— SHORT TASK —
Filter the listing below, keeping only the lines that contain the word "this", and copy each of those lines unchanged.
──────
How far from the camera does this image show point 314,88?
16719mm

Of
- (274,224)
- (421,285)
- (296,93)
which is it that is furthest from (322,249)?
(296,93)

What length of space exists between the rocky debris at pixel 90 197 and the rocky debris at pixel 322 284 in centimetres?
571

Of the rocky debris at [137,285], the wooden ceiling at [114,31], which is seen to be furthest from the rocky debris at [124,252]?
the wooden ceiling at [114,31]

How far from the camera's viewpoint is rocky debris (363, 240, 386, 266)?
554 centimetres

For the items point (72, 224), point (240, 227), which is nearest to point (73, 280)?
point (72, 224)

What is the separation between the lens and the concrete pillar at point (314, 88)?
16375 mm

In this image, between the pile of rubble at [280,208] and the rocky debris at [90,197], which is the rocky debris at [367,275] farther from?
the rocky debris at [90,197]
──────
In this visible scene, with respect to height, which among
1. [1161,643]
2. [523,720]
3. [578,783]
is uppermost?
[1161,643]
──────
— EXERCISE ANSWER —
How far from the camera does this image show point 314,88?
In this image, between the pile of rubble at [280,208] and the rocky debris at [90,197], which is the rocky debris at [367,275] farther from?
In this visible scene, with respect to height, which among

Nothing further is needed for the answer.